• The Bank of England policymakers voted unanimously 9-0 to raise bank rate to 0.75% compared with the expectations of a 7-2 voting pattern.
  • The Bank of England estimates long-term trend for real interest rate in the UK economy around zero to 1.0%, equivalent to bank rate of 2-3%; shorter-term equilibrium interest rate is lower.
  • While the Bank of England remained fairly upbeat on the economic growth, its outlook for further policy moves remained conservative.
  • Everyone should remember Bank’s message of rate increases being “gradual and limited” confirming dovish monetary policy stance.

The Monetary Policy Committee members of the Bank of England stood all united while voting unanimously in favor of the Bank rate increase by 25 basis point to 0.75% in August. The rate hike is justified by tight UK labor market and inflation above 2% throughout the next two years.

“The contribution of external pressures is projected to ease over the forecast period while the contribution of domestic cost pressures is expected to rise. Taking these influences together, and conditioned on the gently rising path of Bank Rate implied by current market yields, CPI inflation remains slightly above 2% through most of the forecast period, reaching the target in the third year,” the Bank of England wrote in the Monetary Policy Summary.

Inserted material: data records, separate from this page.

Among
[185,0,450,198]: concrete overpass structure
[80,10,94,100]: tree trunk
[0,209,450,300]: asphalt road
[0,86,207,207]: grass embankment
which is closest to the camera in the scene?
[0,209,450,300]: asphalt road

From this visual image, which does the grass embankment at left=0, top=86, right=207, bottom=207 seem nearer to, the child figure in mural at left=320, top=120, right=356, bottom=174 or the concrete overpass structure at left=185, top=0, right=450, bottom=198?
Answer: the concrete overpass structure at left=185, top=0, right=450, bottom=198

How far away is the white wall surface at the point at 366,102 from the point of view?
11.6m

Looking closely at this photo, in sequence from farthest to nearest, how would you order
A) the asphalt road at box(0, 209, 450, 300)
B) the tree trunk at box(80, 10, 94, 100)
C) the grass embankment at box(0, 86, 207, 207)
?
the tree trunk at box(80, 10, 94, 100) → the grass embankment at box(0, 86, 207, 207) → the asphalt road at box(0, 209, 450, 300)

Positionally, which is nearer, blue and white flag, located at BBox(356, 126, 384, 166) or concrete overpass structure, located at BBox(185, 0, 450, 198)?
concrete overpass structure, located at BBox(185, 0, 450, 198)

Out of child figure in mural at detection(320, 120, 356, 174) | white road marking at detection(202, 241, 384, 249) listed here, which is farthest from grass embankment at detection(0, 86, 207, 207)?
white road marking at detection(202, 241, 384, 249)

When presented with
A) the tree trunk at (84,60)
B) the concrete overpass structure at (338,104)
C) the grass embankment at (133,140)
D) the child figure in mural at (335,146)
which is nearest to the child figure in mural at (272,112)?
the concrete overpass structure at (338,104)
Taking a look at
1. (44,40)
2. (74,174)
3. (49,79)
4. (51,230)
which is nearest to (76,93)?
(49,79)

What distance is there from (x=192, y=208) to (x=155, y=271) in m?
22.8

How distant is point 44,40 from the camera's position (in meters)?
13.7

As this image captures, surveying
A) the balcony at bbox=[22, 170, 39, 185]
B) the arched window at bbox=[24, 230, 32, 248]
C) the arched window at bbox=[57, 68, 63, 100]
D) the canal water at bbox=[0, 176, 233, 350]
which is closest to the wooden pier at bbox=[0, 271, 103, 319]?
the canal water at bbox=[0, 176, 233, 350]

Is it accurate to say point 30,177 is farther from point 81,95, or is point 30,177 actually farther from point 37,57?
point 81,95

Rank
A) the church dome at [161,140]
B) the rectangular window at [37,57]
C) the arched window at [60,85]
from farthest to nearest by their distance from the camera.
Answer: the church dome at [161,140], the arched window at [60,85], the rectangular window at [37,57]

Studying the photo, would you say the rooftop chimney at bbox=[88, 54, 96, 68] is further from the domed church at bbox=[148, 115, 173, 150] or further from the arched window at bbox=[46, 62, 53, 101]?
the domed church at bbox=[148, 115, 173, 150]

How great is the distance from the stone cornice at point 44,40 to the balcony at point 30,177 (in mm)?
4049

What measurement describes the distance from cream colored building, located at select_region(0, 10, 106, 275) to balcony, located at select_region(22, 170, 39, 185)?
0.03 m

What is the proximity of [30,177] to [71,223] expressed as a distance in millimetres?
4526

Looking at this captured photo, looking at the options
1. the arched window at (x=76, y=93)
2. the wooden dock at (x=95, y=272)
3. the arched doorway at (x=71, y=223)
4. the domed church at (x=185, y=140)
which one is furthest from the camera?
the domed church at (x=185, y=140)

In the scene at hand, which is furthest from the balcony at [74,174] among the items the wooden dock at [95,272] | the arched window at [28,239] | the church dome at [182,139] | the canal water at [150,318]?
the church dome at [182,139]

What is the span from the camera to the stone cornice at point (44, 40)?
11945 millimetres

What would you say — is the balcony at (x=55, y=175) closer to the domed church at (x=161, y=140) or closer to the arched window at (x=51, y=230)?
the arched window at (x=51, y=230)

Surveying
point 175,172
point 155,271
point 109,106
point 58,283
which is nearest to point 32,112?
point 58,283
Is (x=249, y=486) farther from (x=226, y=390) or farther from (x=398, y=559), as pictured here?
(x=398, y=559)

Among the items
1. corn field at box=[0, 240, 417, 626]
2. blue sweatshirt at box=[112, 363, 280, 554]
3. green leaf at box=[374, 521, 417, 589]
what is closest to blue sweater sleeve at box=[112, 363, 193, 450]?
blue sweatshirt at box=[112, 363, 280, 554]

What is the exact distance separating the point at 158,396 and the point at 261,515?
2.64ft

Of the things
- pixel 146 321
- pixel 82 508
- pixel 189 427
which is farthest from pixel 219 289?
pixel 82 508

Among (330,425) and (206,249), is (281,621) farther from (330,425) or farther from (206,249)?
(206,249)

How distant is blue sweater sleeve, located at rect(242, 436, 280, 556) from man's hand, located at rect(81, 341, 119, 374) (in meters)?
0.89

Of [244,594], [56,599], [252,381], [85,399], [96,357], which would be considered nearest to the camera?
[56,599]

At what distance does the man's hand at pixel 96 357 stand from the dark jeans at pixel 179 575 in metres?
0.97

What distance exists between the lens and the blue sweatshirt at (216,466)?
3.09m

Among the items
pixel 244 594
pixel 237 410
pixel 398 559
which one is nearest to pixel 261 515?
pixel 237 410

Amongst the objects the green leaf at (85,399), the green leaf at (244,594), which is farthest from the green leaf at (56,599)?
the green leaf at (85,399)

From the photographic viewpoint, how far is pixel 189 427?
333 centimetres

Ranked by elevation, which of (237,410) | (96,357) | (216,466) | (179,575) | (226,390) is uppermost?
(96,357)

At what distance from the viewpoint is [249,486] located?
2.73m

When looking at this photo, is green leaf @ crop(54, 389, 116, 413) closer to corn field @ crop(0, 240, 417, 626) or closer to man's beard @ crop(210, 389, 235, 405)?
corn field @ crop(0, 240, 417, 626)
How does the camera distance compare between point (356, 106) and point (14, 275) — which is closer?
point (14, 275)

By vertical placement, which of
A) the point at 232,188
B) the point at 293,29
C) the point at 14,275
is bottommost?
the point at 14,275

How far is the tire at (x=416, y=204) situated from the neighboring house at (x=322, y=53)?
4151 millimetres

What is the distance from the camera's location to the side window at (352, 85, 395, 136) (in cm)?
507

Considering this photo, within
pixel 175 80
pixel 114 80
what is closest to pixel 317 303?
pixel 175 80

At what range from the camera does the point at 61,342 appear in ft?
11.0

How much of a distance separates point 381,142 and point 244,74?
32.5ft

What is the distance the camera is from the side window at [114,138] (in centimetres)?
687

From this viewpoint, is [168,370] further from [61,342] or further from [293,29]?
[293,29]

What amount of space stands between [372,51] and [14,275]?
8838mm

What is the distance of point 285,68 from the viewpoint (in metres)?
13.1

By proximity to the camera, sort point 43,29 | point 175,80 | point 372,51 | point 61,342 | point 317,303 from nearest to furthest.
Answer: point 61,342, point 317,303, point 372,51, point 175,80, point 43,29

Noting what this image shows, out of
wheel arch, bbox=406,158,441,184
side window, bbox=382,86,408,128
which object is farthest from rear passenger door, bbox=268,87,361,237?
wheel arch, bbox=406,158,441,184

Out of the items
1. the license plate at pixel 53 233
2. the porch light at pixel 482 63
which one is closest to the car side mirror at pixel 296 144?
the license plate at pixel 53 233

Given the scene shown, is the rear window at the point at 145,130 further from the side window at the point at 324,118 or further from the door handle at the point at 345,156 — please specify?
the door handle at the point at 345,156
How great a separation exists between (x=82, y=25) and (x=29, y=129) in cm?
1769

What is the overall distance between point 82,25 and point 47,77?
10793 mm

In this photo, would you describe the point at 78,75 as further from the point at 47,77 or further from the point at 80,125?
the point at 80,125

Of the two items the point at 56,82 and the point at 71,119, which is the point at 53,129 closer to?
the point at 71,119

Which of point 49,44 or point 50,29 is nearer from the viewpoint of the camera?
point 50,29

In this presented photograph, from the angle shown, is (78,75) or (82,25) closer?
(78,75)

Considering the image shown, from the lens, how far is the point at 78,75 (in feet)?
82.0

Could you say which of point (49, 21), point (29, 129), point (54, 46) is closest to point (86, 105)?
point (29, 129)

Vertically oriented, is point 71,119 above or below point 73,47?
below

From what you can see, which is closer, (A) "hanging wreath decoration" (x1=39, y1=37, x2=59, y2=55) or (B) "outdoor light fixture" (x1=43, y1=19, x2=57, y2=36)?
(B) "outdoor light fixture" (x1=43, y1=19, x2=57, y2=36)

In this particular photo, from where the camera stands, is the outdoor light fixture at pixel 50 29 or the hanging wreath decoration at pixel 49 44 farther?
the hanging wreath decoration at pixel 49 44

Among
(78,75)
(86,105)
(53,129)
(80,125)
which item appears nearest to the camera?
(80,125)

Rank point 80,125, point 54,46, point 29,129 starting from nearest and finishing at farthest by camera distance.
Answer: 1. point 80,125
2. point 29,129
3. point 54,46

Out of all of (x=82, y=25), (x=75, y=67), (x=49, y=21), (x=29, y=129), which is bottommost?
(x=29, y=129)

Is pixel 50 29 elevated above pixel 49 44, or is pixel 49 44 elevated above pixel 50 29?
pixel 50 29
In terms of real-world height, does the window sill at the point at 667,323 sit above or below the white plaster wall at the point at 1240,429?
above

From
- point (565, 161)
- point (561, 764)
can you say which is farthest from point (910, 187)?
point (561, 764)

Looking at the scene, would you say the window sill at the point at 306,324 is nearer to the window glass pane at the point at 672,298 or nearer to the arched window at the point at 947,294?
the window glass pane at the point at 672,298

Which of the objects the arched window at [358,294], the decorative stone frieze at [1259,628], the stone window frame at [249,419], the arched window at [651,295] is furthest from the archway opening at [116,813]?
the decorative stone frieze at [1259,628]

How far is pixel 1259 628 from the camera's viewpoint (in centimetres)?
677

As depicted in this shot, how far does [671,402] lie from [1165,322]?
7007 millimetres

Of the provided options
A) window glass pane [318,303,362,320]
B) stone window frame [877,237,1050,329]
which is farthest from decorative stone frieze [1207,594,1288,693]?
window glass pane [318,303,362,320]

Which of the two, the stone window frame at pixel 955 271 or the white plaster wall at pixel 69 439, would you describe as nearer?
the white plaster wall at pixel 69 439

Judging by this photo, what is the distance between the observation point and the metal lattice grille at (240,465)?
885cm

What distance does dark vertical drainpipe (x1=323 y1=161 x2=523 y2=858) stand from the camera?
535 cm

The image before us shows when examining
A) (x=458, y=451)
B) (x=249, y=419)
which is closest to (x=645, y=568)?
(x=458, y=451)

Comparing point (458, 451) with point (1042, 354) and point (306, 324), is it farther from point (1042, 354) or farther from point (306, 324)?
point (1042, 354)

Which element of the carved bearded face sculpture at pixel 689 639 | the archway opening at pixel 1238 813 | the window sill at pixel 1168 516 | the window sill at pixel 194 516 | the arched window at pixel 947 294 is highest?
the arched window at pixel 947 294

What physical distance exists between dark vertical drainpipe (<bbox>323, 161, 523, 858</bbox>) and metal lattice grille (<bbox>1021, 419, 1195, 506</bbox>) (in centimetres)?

While the Bank of England remained fairly upbeat on the economic growth, its outlook for further policy moves remained conservative.

The Bank of England estimates overall slack in the UK economy at zero in the third quarter of this year expecting excess demand of 0.25% of potential GDP in two years' time. While external shocks including the recent wave of protectionism are seen slowing the global economy, domestic economic features are set to remain steadily solid. 

The UK unemployment rate is estimated to stand at 3.9% in two years' time compared to 4.0% projection from the May Inflation Report. So it is the robustness of the UK labor market that would keep the inflation rate above 2% target for the next three year should the Bank rate remain at 0.75%.  

The Bank of England Governor Mark Carney said that the bigger picture is of external cost pressures easing with p[ost Brexit Sterling’s depreciation push on UK inflation easing while domestic inflation pressures are building with the labor market slack being absorbed.

Carney also said that given how low UK productivity is, with the UK wage growth in the range from the upper 2%  to low 3%rasing the Bank rate gradually and into the limited extent is consistent with the inflation target.

"Monetary policy needs to walk, not run, to stand still as equilibrium interest rate rises gradually," Carney said in the press conference stressing out that everyone, whether borrower or saver, should remember the Bank of England’s limited and gradual message on the pace of rate increases.